Although there are no recent statistics, the available data points to women aged 25-29 occupying the majority of the female workforce in Lebanon, with the number peters out until 45 and then dropping dramatically.
According to a Lebanese American University study, conducted by the Institute for Women’s Studies in the Arab World, low wages are considered the leading cause of “work constraint” among women. This is followed by the low promotion opportunities, inadequate access to benefits, and then family pressure, with status as married women, simple gender stereotypes and non availability of day care, also following suit. This suggests that while social pressures may not be immediately apparent, they continue to exist in the social fabric, exhibiting in less glaring, but still obstructive, ways.
“I came top of my class and got hired easily but quickly noticed that male colleagues were being promoted above me,” said Romy Saunders, a 28-year-old London-based Lebanese banker.
“No matter how hard I worked, and I worked a lot harder than most people in the office, I never felt I was being taken seriously. People would make comments about my clothes, makeup, my bras … I’m pretty sure my boss even used to talk to me more slowly,” she added.
The situation eventually became unbearable, forcing Saunders to apply for a Masters abroad. “[After university] many of my friends left, but I didn’t want to leave Lebanon. My family, my life, everything was here,” she said. “I was convinced I could make it work, but I just didn’t have the patience to struggle unnecessarily, when I knew that it didn’t have to be that hard.”
Now married and expecting her first child, Saunders has no plans to cut her career short. “Many people think that work and family don’t go together, but I disagree,” Saunders said. “I want my daughter to grow up seeing that I can be independent. “Too many women, especially in Lebanon, still don’t have that drive.” Going abroad, however, is not the only solution.

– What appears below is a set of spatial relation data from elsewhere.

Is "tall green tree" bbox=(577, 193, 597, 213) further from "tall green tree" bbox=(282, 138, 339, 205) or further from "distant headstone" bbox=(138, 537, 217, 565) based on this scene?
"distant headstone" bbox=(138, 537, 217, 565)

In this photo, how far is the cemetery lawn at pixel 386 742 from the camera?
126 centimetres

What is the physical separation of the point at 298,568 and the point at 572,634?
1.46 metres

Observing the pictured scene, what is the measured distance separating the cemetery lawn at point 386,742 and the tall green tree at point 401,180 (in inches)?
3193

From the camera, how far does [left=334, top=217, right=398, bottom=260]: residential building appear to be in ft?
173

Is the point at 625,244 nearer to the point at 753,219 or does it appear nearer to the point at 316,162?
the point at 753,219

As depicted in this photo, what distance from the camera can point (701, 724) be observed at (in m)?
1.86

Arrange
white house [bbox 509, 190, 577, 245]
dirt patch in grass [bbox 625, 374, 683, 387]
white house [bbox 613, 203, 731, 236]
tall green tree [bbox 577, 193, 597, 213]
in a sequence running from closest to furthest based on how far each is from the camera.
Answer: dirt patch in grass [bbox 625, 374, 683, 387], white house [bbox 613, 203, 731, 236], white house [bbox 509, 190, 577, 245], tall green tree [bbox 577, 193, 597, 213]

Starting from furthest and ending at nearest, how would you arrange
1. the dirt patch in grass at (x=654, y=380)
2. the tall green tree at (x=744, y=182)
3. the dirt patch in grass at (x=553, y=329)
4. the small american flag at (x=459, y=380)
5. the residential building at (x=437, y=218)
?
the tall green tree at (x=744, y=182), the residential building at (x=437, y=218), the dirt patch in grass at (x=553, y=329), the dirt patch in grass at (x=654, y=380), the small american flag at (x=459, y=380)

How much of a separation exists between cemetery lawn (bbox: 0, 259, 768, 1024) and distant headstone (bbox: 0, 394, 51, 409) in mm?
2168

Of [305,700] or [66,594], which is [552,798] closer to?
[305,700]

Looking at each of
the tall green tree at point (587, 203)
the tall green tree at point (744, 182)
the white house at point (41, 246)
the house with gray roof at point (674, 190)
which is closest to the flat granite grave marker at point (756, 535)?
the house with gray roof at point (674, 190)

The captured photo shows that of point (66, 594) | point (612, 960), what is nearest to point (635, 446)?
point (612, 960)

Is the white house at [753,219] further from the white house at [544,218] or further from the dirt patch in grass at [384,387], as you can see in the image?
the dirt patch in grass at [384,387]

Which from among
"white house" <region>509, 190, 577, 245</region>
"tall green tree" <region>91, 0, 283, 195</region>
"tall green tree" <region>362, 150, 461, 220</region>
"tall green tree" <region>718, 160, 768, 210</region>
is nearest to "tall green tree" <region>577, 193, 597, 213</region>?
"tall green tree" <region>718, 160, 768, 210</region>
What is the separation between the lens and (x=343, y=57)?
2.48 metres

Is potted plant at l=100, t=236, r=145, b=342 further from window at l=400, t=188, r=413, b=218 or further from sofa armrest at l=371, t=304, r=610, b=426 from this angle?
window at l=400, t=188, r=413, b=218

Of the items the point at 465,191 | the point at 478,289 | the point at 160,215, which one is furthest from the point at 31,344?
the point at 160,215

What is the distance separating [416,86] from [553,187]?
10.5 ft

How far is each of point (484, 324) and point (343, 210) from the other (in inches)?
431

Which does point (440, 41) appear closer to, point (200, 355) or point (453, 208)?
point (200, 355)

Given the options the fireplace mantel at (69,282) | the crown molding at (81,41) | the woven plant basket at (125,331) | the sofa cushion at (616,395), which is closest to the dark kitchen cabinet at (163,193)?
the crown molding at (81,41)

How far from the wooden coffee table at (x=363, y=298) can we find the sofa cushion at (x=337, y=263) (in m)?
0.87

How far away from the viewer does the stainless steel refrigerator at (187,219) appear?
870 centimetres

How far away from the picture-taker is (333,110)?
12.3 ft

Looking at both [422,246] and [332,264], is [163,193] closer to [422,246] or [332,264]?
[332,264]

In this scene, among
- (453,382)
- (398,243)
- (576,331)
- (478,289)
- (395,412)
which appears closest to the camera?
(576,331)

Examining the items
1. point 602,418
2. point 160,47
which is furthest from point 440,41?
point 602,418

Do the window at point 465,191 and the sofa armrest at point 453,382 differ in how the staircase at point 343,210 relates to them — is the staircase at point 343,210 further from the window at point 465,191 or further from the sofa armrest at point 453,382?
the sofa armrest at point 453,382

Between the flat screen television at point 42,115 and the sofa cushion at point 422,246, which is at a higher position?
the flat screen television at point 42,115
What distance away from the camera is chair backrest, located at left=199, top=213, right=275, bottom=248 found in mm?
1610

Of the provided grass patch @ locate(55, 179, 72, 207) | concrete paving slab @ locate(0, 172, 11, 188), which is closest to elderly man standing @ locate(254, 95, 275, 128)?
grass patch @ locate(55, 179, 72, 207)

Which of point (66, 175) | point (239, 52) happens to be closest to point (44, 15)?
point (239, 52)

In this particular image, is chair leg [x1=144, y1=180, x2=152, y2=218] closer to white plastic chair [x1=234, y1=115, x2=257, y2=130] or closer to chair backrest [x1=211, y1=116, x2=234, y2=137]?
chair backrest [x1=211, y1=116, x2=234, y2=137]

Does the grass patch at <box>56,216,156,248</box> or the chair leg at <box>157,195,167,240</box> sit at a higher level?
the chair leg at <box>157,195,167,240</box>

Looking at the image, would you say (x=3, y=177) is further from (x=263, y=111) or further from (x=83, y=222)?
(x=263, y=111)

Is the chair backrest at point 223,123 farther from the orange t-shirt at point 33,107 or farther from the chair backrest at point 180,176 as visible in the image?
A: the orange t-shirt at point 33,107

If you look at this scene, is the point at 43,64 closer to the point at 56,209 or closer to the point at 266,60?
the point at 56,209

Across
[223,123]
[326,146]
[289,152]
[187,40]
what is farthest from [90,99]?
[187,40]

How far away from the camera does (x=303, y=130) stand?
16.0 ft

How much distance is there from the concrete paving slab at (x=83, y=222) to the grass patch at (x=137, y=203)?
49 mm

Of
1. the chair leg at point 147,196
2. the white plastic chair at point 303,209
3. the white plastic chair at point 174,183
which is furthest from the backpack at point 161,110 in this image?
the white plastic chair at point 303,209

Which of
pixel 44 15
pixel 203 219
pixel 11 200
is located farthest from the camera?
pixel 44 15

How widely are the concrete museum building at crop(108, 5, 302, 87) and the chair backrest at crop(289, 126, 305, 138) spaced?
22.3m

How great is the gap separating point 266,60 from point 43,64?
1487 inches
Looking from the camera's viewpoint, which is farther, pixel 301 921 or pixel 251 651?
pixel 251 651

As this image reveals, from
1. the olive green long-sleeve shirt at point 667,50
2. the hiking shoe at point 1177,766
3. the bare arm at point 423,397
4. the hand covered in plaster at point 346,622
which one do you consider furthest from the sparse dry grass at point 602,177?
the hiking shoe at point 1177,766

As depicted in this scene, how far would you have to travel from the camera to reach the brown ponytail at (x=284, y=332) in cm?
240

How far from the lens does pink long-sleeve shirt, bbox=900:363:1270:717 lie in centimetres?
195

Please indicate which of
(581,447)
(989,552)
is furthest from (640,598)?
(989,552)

Women here are striving, and managing, to overcome barriers. “Gender equality is the mantra, but unless you have family connections, or lots of money, it is extremely hard,” said Hanin Ghaddar editor of online news website Now Lebanon.
“I learned how to push from an early age and just kept on pushing,” said Ghaddar. “If something doesn’t go your way you have to keep trying.”
Arranging her own scholarship as a teenager, keen to study in Beirut, Ghaddar refused to return to the south after her studies and become one of the first girls in her village to work in the capital, a decision that caused her father to bar her from visiting the family home.
“It was extremely hard,” said Ghaddar. “At the time it was unthinkable to do what I did and people called me all sorts of names. “But if I had not had done it I wouldn’t be living the life that I am now, I would be sitting at home bored out of my mind, married to my cousin.”
A stroke of genius from her mother helped placate the situation when she presented a letter to her father, signed by Grand Ayatollah Mohammad Hussein Fadlallah stating that an adult woman was free to make her own choices. “Without the support of my mother I wouldn’t have had the courage to do the things I did,” said Ghaddar.
Admitting to having worked harder to get ahead than male counterparts, Ghaddar, now manages an office where gender discrimination is not allowed. “You get your job based purely on merit and accomplishments,” said Ghaddar. Her work, alongside that of countless others, is evening out the playing field, and encouraging those that may have been scared a decade ago, to take the plunge. But progress is slow.
“Gender equality has been pushed for, for God knows how long in the U.K. and it is far from perfect,” said Saunders. “It’s better, yes, but I expect to be looked at by the length of my skirt half the time. “I know all the junior staffers are looking at my bump thinking that they may grab my job but I have worked too hard to let that happen,” she added.